Hopes for bumper tourist season in bin Laden town
Sunday 22 May 2011
Pakistani hoteliers in the now notorious town where Osama bin Laden was killed by elite US forces are praying the views and balmy weather still reel in bumper tourist numbers this year.
Considered one of the quietest towns in the northwest, nestled in pine-dotted hills and popular with day-trippers from the capital, Abbottabad is listed on Pakistan's official tourism website as a "popular summer resort".
The breezy language employed by the Pakistan Tourism Development Corporation promoting a "charming town" gives no hint of forces that - according to a widow of bin Laden - housed the world's most-wanted terrorist for five years.
Instead it says the town is a base for trips to the beautiful Kaghan valley and recommends as "places worth visiting in and around Abbottabad" the Ilyasi mosque with its water spring, the Shimla view point and Thandiani hill resort.
Officials say the bin Laden episode might not dampen the inflow of tourists, since the peace of the city was barely disturbed and business has continued as usual. Indeed, said one, it might even be a bonus.
"I believe that tourism will not be impacted - rather, more people are coming to see the place where the incident happened," provincial secretary for tourism and culture Azam Khan told AFP.
"Abbottabad is a normal, peaceful city today as it was before."
The town is famous for its military training centres including the elite Pakistan Military Academy, but the surrounding hills attract people on short breaks from Islamabad and tourists escaping to cooler climes.
Hoteliers were upbeat, saying prospects for this summer were good.
"Praise be to God, we are doing good business and expect a full season," Hummayun Khan, manager of the Alpine hotel, told AFP.
"I don't think the recent incident will have a negative impact, because the city is still normal and peaceful and people are doing business without any fear."
Jibran Mirza, a manager at Gilani's guest house, said some people may this year prefer to go to Murree, another resort town north of Islamabad, but he did "not see any downslide" in business.
"Murree is overcrowded, so families prefer Abbottabad," he added.
Locals suspect that the comings and goings of tourists and migrants are exactly what enabled bin Laden to live there for so long undetected.
"It's a quiet town and gateway to northern areas and Kashmir," said another Pakistani security official when asked why Al-Qaeda might have considered Abbottabad as a hiding place.

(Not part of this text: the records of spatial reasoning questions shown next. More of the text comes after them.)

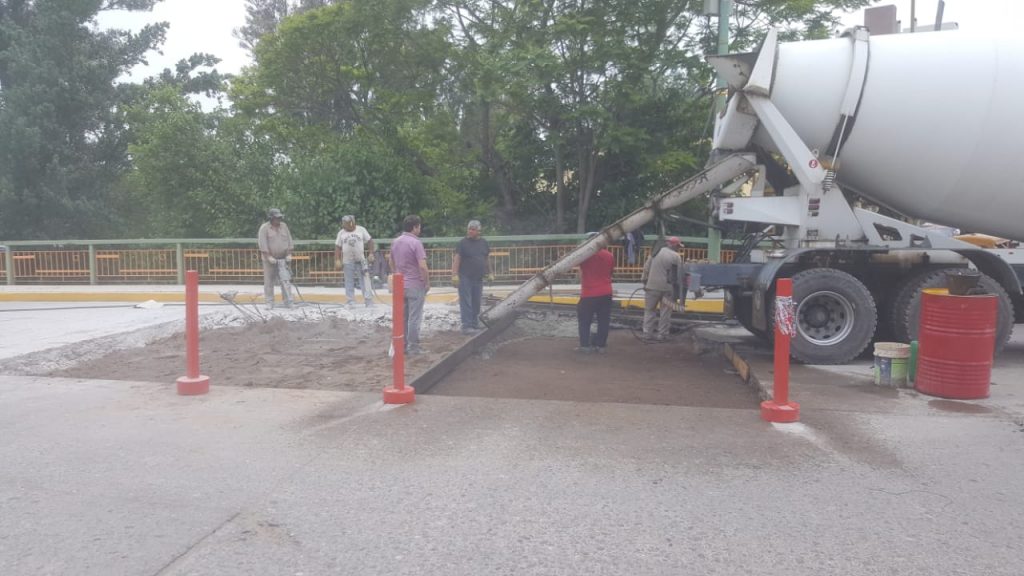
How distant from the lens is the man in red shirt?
9.29 meters

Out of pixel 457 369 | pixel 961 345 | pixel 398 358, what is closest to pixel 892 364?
pixel 961 345

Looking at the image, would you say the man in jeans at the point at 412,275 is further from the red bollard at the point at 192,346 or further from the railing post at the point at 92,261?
the railing post at the point at 92,261

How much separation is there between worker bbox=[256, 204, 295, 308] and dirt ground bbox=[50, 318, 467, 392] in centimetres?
164

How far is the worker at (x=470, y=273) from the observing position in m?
10.1

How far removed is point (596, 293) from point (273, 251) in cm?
580

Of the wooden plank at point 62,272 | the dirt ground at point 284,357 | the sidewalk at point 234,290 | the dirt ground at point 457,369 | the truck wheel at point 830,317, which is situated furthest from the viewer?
the wooden plank at point 62,272

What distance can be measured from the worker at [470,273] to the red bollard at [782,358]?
5047 mm


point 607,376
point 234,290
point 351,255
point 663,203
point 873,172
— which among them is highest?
point 873,172

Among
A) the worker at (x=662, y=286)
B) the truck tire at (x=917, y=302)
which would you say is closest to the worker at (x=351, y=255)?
the worker at (x=662, y=286)

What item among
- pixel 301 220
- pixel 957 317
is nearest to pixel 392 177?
pixel 301 220

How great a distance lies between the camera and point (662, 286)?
10070mm

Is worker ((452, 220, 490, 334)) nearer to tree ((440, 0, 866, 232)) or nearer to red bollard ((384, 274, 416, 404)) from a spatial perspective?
red bollard ((384, 274, 416, 404))

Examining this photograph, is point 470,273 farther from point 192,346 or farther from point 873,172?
point 873,172

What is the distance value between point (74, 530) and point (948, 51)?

"The transit nature of the city and the fact that a lot of people come from other towns and cities to escape the summer heat for a few months allow all kinds of people to stay in the city and leave without any footprints," he said.
Abbottabad is popular not just with visitors but with those looking to relocate. Its weather, peaceful reputation and the perceived security of a garrison have drawn many from other cities to work or educate their children.
There was an influx of migrants from Kashmir after the 2005 earthquake, and another from the northwestern tribal belt bordering Afghanistan after the army launched major operations against the Taliban in Waziristan and Swat in 2009.
And though it may be mainly tranquil, it is close to more troubled areas.
Abbottabad is bordered by Mansehra district in the north and in the east by Muzaffarabad, the capital of Pakistani Kashmir, where India alleges militants are trained.
To the south is the garrison city of Rawalpindi, where Taliban militants in October 2009 staged a brazen siege on the headquarters of the Pakistan army.
District police chief Karim Khan agreed that some militants might be hiding among the migrants, but claimed police had stepped up vigilance.
"About four months ago, we asked local property dealers to provide us details about the people renting houses in Abbottabad," Khan told AFP.
Asked whether religious schools might provide haven for militants, he said: "The (intelligence) agencies are regularly monitoring the madrassas."
Bin Laden's presence in the city has given rise to a political and diplomatic storm, with claims he must have had official collusion to hide there for so long.
District administration chief Zaheer Ul-Islam said bin Laden might have considered Abbottabad a secure place to hide.
"The army has been here since 1850 and we have a military academy and four military centres. This is not an ordinary city. Osama could have been here because because it's one of the most secure places."
Analyst Rahimullah Yusufzai said the town's popularity with visitors meant bin Laden could hide in plain sight.
"Abbottabad is a tourist city. It is easily accessible and (people can) live unnoticed by authorities. In summer there is rush of tourists from all parts of Pakistan," he told AFP.
"In this situation it is very likely that when the people who had links with militants were already settled in Abbottabad, that made easier for the senior militant figures to hide here - as nobody would be suspicious of newcomers."